Rebecca’s experience is emblematic of the stories of thousands who have been subjected to deceptive and fundamentally deficient servicing practices, and the unfortunate reality is that many lack the means, ability, or fortitude to fight back against the foreclosure proceedings that often result. However, tales of diligence and relentless determination like Rebecca’s are causing the playing field between the financial services industry and the average homeo wner to be leveled, inch-by-inch.
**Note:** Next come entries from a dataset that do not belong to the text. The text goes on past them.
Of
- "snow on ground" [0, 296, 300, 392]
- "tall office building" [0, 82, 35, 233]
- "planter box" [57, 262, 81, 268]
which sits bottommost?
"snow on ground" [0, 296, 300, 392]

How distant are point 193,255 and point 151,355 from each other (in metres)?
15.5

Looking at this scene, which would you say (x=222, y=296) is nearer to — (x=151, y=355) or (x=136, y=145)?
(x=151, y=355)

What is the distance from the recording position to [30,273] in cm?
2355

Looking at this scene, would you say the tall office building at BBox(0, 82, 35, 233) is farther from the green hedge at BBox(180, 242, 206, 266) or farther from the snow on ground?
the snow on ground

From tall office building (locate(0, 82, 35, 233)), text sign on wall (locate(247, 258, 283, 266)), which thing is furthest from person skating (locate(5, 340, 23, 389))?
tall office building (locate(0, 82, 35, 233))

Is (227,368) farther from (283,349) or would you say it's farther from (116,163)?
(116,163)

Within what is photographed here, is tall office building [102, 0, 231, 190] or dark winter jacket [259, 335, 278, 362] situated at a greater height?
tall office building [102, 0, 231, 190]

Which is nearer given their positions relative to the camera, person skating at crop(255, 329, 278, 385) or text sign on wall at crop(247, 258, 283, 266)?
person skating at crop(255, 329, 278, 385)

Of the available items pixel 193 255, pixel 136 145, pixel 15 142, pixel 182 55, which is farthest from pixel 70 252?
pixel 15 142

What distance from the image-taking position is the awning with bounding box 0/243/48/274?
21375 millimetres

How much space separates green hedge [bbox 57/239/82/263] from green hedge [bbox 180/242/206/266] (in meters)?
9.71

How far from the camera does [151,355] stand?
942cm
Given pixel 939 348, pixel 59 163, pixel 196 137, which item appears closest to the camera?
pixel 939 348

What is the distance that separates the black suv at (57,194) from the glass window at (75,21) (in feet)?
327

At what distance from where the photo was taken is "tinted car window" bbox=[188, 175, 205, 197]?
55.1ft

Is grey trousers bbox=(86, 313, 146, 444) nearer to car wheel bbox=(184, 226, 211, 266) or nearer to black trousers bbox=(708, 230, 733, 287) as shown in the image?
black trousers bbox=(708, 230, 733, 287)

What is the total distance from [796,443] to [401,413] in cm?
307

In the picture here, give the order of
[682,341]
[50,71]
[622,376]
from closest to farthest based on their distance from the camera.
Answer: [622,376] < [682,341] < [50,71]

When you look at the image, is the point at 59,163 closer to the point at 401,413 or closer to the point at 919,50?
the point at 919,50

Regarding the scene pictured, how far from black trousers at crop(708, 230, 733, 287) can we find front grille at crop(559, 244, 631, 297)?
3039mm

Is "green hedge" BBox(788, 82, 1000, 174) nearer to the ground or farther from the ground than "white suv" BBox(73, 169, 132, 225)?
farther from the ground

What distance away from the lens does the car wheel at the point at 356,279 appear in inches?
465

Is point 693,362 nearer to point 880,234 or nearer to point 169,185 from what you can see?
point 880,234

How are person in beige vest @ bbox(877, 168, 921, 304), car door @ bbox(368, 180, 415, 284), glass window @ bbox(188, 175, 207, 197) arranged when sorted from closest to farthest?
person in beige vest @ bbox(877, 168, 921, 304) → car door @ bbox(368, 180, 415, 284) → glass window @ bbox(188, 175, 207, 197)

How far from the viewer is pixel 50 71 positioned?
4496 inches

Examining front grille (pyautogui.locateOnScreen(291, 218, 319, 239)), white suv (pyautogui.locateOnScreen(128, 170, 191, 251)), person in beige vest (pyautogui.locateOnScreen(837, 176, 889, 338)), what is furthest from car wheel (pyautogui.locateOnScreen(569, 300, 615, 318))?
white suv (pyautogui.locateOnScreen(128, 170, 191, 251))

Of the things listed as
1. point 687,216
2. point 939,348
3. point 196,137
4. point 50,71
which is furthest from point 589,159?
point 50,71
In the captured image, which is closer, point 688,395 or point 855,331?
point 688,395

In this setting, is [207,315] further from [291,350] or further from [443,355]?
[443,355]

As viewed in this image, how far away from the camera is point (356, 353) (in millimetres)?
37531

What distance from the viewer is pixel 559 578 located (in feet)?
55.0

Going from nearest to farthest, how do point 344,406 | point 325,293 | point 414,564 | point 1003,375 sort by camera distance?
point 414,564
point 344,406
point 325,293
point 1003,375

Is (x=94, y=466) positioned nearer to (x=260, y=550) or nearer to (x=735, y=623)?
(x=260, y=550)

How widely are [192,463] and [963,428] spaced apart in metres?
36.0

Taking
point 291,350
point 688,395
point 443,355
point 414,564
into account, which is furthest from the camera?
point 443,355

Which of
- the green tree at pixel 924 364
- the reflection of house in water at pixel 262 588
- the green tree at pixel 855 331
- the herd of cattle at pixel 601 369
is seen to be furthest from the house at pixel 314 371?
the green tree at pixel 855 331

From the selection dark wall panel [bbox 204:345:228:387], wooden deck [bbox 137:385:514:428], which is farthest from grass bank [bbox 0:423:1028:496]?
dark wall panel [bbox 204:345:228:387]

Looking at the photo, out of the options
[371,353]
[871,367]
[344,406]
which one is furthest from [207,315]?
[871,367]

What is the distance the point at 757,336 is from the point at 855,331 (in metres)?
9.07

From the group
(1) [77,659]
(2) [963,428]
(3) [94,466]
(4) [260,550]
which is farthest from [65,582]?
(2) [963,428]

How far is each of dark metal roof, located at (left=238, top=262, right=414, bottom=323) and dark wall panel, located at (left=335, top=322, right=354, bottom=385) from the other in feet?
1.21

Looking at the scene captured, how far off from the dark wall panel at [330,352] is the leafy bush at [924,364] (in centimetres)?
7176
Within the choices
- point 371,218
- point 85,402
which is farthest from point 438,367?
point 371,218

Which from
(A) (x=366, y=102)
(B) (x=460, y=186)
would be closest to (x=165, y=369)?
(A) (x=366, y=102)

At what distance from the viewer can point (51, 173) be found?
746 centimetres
Enough is enough, as Florida AG Pam Bondi has bluntly put it and regulators who’ve stepped up to the plate need to stand firm. Ocwen Financial is an equal opportunity predator: no matter what your political persuasion, gender, religion or socioeconomic status, you’re still fodder for exploitation.

Until they get their shop in order they deserve absolutely no respect.

Note: Since 2009 Ocwen Loan Servicing (as successor to Litton Loan Servicing) has been trying to foreclose — so far, unsuccessfully — on the writer’s home in Westchester County, New York.

Joel Sucher is a co-founder of Pacific Street Films (together with Steven Fischler) and has written for a number of platforms including American Banker, In These Times, Huffington Post and Observer.com. Currently he’s crashing two memoirs: one based on his experiences arriving in the US via the Displaced Persons Act; the other on his nearly half-century in the world of documentary film.